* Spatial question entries
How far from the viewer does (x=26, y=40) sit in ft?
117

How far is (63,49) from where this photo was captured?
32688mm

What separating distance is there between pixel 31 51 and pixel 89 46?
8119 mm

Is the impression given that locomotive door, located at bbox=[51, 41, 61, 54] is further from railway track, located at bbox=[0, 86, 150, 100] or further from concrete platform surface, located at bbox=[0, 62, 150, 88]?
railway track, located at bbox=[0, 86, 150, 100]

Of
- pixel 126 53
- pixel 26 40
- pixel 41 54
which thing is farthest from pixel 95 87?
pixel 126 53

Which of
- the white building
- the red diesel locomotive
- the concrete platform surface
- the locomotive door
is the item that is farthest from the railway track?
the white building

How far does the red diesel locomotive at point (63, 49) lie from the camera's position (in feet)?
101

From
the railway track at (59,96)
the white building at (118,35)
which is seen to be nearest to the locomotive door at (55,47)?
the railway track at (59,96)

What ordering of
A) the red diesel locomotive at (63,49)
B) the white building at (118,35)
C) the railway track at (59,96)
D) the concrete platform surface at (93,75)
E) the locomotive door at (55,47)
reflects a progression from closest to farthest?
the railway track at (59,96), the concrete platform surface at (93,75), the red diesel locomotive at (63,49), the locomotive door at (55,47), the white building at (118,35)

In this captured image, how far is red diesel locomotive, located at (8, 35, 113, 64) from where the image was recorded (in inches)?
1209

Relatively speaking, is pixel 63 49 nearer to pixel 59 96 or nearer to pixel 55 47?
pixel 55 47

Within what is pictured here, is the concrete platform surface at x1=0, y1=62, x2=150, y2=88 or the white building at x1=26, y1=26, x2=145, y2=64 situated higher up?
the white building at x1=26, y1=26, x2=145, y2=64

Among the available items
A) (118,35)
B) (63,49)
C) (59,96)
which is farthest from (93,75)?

* Short exercise
Could you rewrite all the records above, putting "observer" wherever "viewer" appears and leaving everything else unchanged?

* The result
How far from the observer does (x=26, y=40) sit in ft?
117

How far is (63,49) from where this photo was captured?
32688mm

What separating distance is there between pixel 31 51 and pixel 89 46?
8119 mm

Is the impression given that locomotive door, located at bbox=[51, 41, 61, 54] is further from railway track, located at bbox=[0, 86, 150, 100] or further from concrete platform surface, located at bbox=[0, 62, 150, 88]?
railway track, located at bbox=[0, 86, 150, 100]

Of
- pixel 126 53
- pixel 26 40
- pixel 41 54
which thing is farthest from pixel 95 87?
pixel 126 53

Which of
- the white building
- the red diesel locomotive
- the concrete platform surface
- the locomotive door
is the item that is farthest from the railway track?
the white building

How far does the red diesel locomotive at point (63, 49) lie from the camera's position (in feet)?
101

From
the railway track at (59,96)
the white building at (118,35)
which is seen to be nearest to the locomotive door at (55,47)?
the railway track at (59,96)

What ordering of
A) the red diesel locomotive at (63,49)
B) the white building at (118,35)
C) the railway track at (59,96)
D) the concrete platform surface at (93,75)
E) the locomotive door at (55,47)
reflects a progression from closest to farthest?
the railway track at (59,96), the concrete platform surface at (93,75), the red diesel locomotive at (63,49), the locomotive door at (55,47), the white building at (118,35)

In this captured image, how far is red diesel locomotive, located at (8, 35, 113, 64) from where the image was recorded (in inches)?
1209

Relatively speaking, is pixel 63 49 nearer to pixel 59 96 or nearer to pixel 55 47?
pixel 55 47

Within what is pictured here, is the concrete platform surface at x1=0, y1=62, x2=150, y2=88 or the white building at x1=26, y1=26, x2=145, y2=64 situated higher up?
the white building at x1=26, y1=26, x2=145, y2=64

Among the available items
A) (118,35)
B) (63,49)
C) (59,96)
which is farthest from (93,75)?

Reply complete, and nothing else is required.